Documentation: add guides for people converting from filter-branch or BFG

Signed-off-by: Elijah Newren <newren@gmail.com>
pull/101/head
Elijah Newren 4 years ago
parent 4cfc765eb1
commit 5c4637ff81

@ -0,0 +1,156 @@
# Cheat Sheet: Converting from BFG Repo Cleaner
This document is aimed at folks who are familiar with BFG Repo Cleaner
and want to learn how to convert over to using filter-repo.
## Table of Contents
* [Half-hearted conversions](#half-hearted-conversions)
* [Intention of "equivalent" commands](#intention-of-equivalent-commands)
* [Basic Differences](#basic-differences)
* [Cheat Sheet: Conversion of Examples from BFG](#cheat-sheet-conversion-of-examples-from-bfg)
## Half-hearted conversions
You can switch most any BFG command to use filter-repo under the
covers by just replacing the `java -jar bfg.jar` part of the command
with [`bfg-ish`](../contrib/filter-repo-demos/bfg-ish).
bfg-ish is a reasonable tool, and provides a number of bug fixes and
features on top of bfg, but most of my focus is naturally on
filter-repo which has a number of capabilities lacking in bfg-ish.
## Intention of "equivalent" commands
BFG and filter-repo have a few differences, highlighted in the Basic
Differences section below, that make it hard to get commands that
behave identically. Rather than focusing on matching BFG output as
exactly as possible, I treat the BFG examples as idiomatic ways to
solve a certain type of problem with BFG, and express how one would
idiomatically solve the same problem in filter-repo. Sometimes that
means the results are not identical, but they are largely the same in
each case.
## Basic Differences
BFG operates directly on tree objects, which have no notion of their
leading path. Thus, it has no way of differentiating between
'README.md' at the toplevel versus in some subdirectory. You simply
operate on the basename of files and directories. This precludes
doing things like renaming files and directories or other bigger
restructures. By directly operating on trees, it also runs into
problems with loose vs. packed objects, loose vs. packed refs, not
understanding replace refs or grafts, and not understanding the index
and working tree as another data source.
With `git filter-repo`, you are essentially given an editing tool to
operate on the [fast-export](https://git-scm.com/docs/git-fast-export)
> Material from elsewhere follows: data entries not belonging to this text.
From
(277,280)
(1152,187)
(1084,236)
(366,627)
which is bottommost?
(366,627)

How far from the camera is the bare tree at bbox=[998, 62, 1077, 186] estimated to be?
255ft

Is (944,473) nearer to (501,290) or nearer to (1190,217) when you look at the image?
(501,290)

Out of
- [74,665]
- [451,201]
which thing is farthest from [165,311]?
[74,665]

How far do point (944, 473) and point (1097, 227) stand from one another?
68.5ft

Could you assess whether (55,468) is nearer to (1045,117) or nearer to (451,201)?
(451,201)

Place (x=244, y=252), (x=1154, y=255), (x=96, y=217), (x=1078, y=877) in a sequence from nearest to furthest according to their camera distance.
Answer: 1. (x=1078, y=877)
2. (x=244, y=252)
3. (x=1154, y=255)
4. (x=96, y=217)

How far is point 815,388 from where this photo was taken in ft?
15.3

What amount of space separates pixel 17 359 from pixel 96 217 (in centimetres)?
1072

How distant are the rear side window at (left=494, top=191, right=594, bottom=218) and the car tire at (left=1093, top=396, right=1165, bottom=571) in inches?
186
serialization of a repo, which operates on filenames including their
full paths from the toplevel of the repo. Directories are not
separately specified, so any directory-related filtering is done by
checking the leading path of each file. Further, you aren't limited
to the pre-defined filtering types, python callbacks which operate on
the data structures from the fast-export stream can be provided to do
just about anything you want. By leveraging fast-export and
fast-import, filter-repo gains automatic handling of objects and refs
whether they are packed or not, automatic handling of replace refs and
grafts, and future features that may appear. It also tries hard to
provide a full rewrite solution, so it takes care of additional
important concerns such as updating the index and working tree and
running an automatic gc for the user afterwards.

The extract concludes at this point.